As student trustee, Valentina Fernández is getting a look behind the curtains at the inner workings of university leadership. And while settling into this role, she soon became part of that decision-making process.
“It’s really nice to see just how much the trustees genuinely want to hear from students, and they’re so open to input,” says Fernández. “They all have close ties to the university, so they care a lot about this institution and how it can move forward.”
Fernández displays that same level of commitment to the university. She’s a junior now, taking stock of her past—and future—on campus. “I am so happy to be at AU, and I can’t imagine being anywhere else,” she says.
The Role of Trustee
Fernández officially started in the position in May, though for many months before that she shadowed the previous student trustee, Shyheim Snead. As student trustee—the first ever Latinx to hold that position—she’s learned to take the long view. “Sometimes what you think may be the best decision as a student doesn’t necessarily mean it’s going to be the best decision 10 years down the line for the university. So, it’s sort of balancing between that and knowing when it’s appropriate to chime in on something and speak up.”
The Board of Trustees’ agenda includes assessing the university’s new fundraising plans and its work on diversity and inclusion. In her position, she tries to be cognizant of how decisions affect the student body and campus life. Beyond that, it’s up to each student trustee to define their role.
“I’m trying to work on facilitating more conversations between trustees and students. I think it’s really easy to get lost in translation, if students aren’t able to put a face on the trustees,” she explains. “It includes just hosting little coffee talks with trustees, inviting them to large campus events.”
From Music to Politics
Fernández was born in Venezuela before moving to Puerto Rico. During her elementary school years, she relocated to the Orlando, Florida, area. A classically trained singer, she attended high school at Osceola County School for the Arts.
She considered a career in music, but a few twists of fate caused her to re-think her future. She traveled to Washington for a debate competition, and she was immediately enamored with the atmosphere. “I loved everything about DC—the culture, the museums, the public transportation that I didn’t have in Florida,” she remembers. “So, I thought, ‘I’ll consider DC. Something to think about.’”
Another time, she was browsing in a Barnes and Noble when she stumbled upon a book by Sen. Elizabeth Warren, D-Mass. Inspired by Warren’s words and message, she started considering political work and told her mom she’d like to attend college in the nation’s capital. She applied here early decision without even visiting the campus.
“I just had a gut feeling that AU was the place for me. The first time I set foot onto campus was move-in day,” she recalls, “and it worked out.”
Fernández is a double major in political science and public relations & strategic communication. During her first year, she felt apprehensive in Lara Schwartz’s School of Public Affairs course on the American Constitution. Fearing that she wasn’t well-versed in the subject matter, and wasn’t participating enough in class, she visited Schwartz during office hours. Schwartz reassured Fernández that she was bright and entirely capable.

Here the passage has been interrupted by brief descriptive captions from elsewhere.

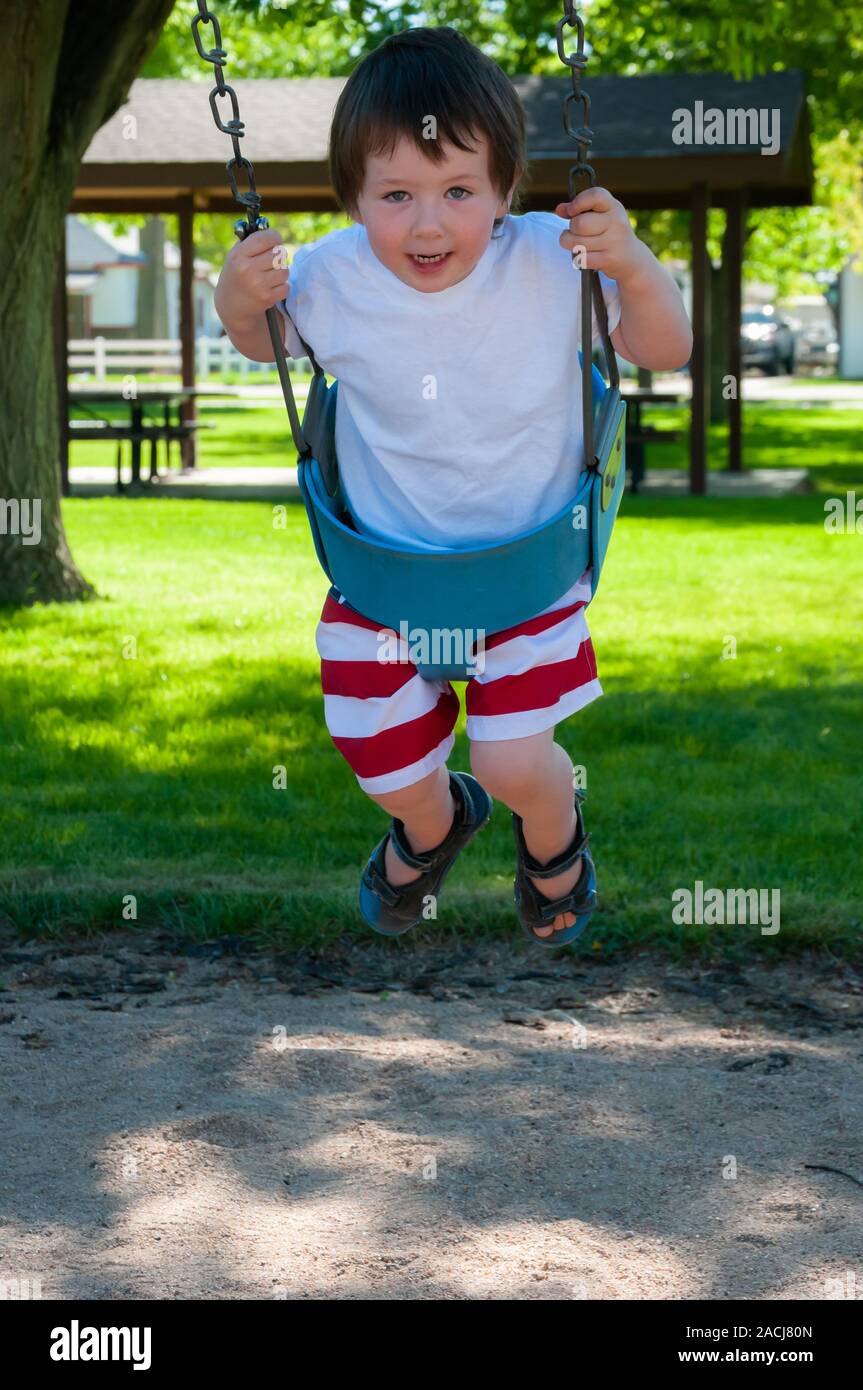 Little Boy giocando sul parco giochi presso il parco della città in una calda giornata estiva. Foto Stock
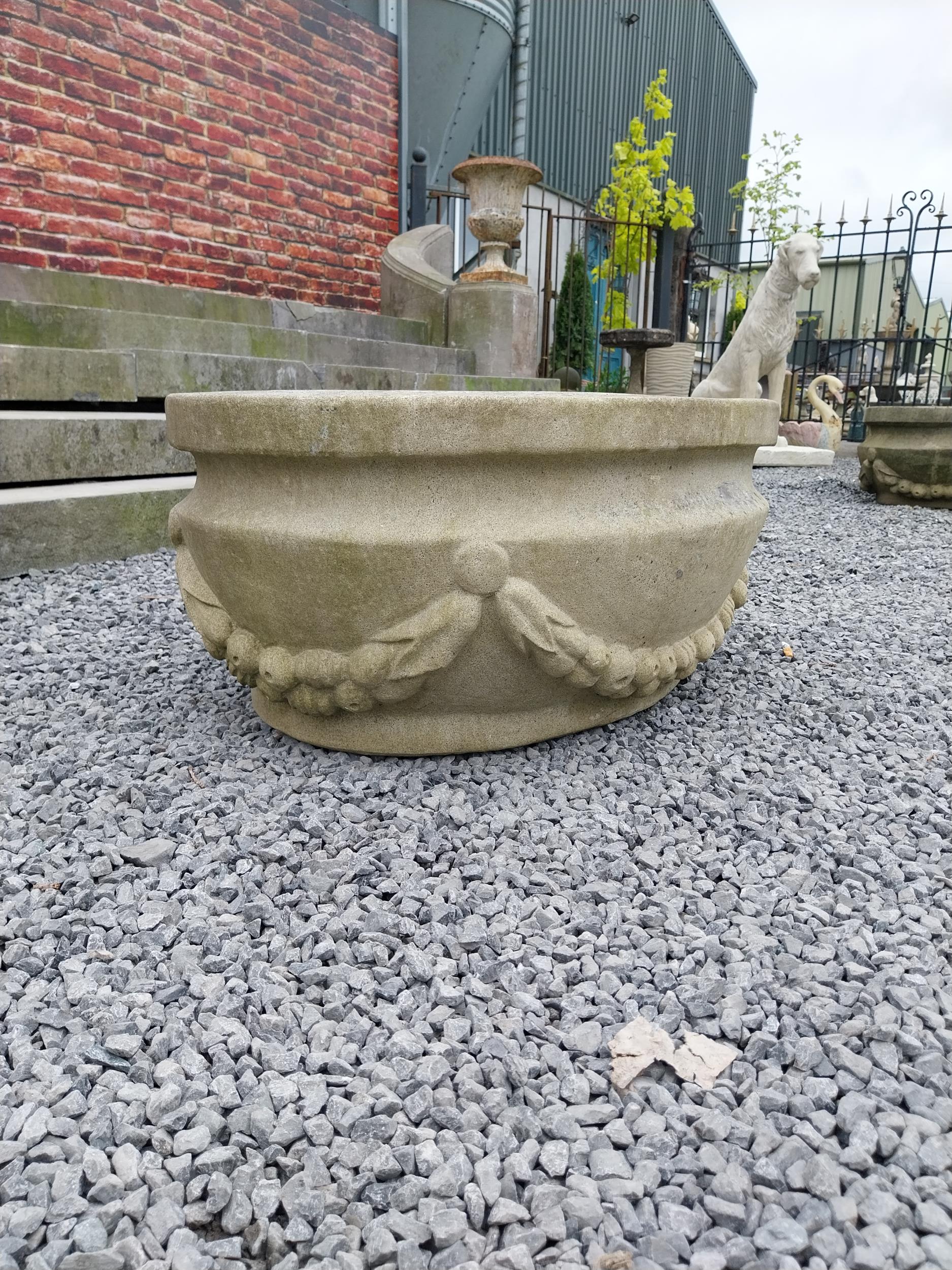 Good quality carved sandstone planter decorated with swags {37 cm H x 80 cm W x 61 cm D}. - Image 3 of 7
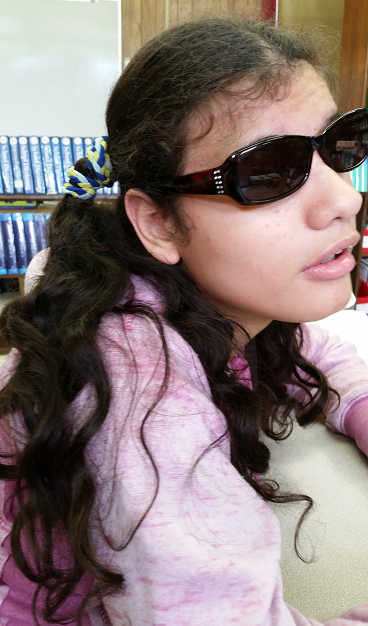 Heba, a young woman, wearing sun glasses and sitting in a chair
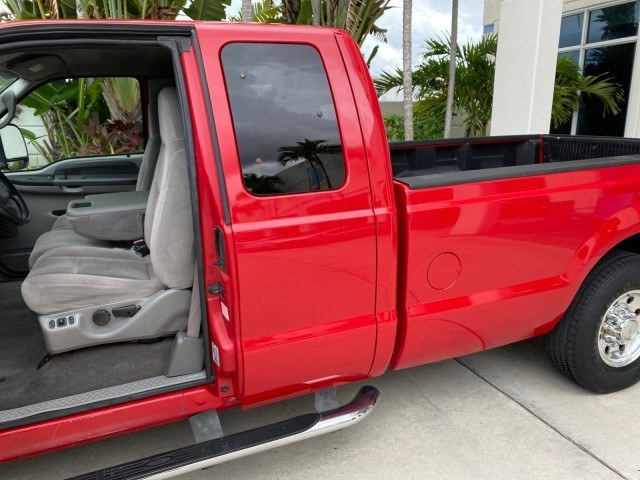 2001 Red /Medium Graphite Ford Super Duty F-250 7.3 TURBO DIESEL XL 1 OWNER (3FTNX20F31M) with an 7.3L DI V8 Turbo-Diesel Power Stroke Engine engine, Automatic transmission, located at 4701 North Dixie Hwy, Pompano Beach, FL, 33064, (954) 422-2889, 26.240938, -80.123474 - OUR WEBPAGE FLORIDACARS1.COM HAS OVER 100 PHOTOS AND FREE CARFAX LINK 2001 Ford F-250 Super Duty Lariat 1 OWNER 4 Door Extended Cab Pickup 7.3L V8 F Diesel Rear Wheel Drive Features ABS Brakes Air Conditioning Alloy Wheels AM/FM Stereo Automatic Transmission CD Audio Cruise Control Cloth Seats Overh- Photo#68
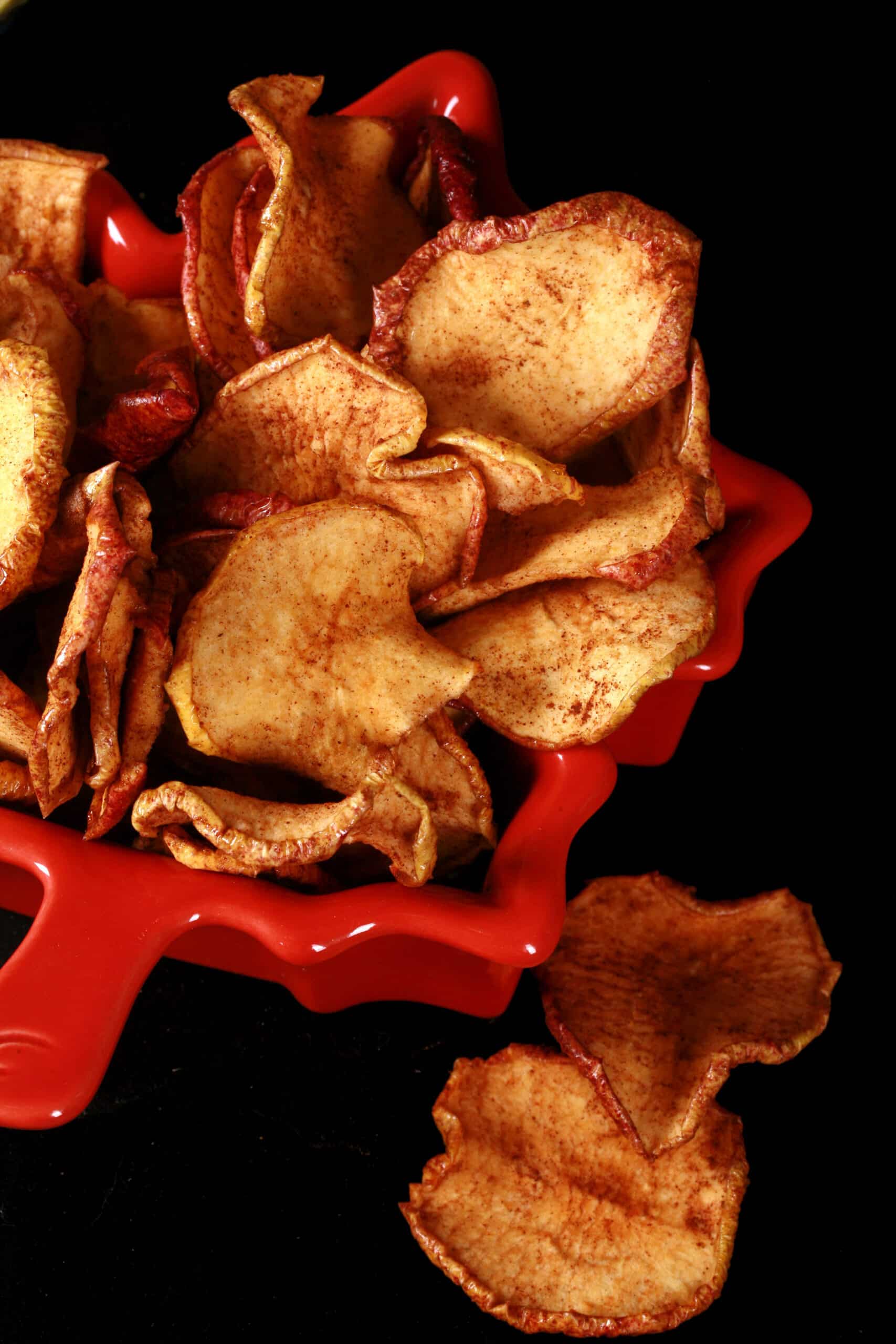 A bowl of homemade maple cinnamon apple chips.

“So, I started going to her office hours a lot more. And I just felt immediately more confident in class,” says Fernández. Schwartz became a mentor, and she asked Fernández to be a teaching assistant for the class the following semester.
“She is really a standout,” says Schwartz. “I feel like she’s the kind of student who makes you feel confirmed in your decision to be a teacher. She shares her voice in such a collaborative and respectful way. And people benefit from having her be a part of their class.”
In other campus-related activities, Fernández previously served as vice president of College Democrats. Through the Wellness Center, she was a facilitator on sexual assault prevention and consent issues for first-year students.
Becoming a Citizen
Fernández recently celebrated a momentous occasion, traveling to Tampa, Florida, for a ceremony to become a U.S. citizen.
She took an oath of loyalty, sang the national anthem and recited the Pledge of Allegiance. “I think the exciting thing to watch was just my parents’ reaction, because they were really emotional about it, and they were really proud,” she says.
In fact, her mom is now working to attain citizenship as well, and Fernández says the process has brought them closer together. “I’ll quiz her on certain things, and she’ll ask, ‘Can you test me? Can you pretend that you’re the interviewer?’ She’ll say, ‘Don’t talk to me in Spanish at all. Ask me about geography. Ask me about U.S. history now.’”
Fernández says her own citizenship process was a bit different. Having lived here for so many years, she certainly felt American already. And even if she couldn’t vote, she did GOTV and helped register others. Yet she was still excited afterwards.
“I feel like this is just a stepping stone to everything I’ve always wanted to do.”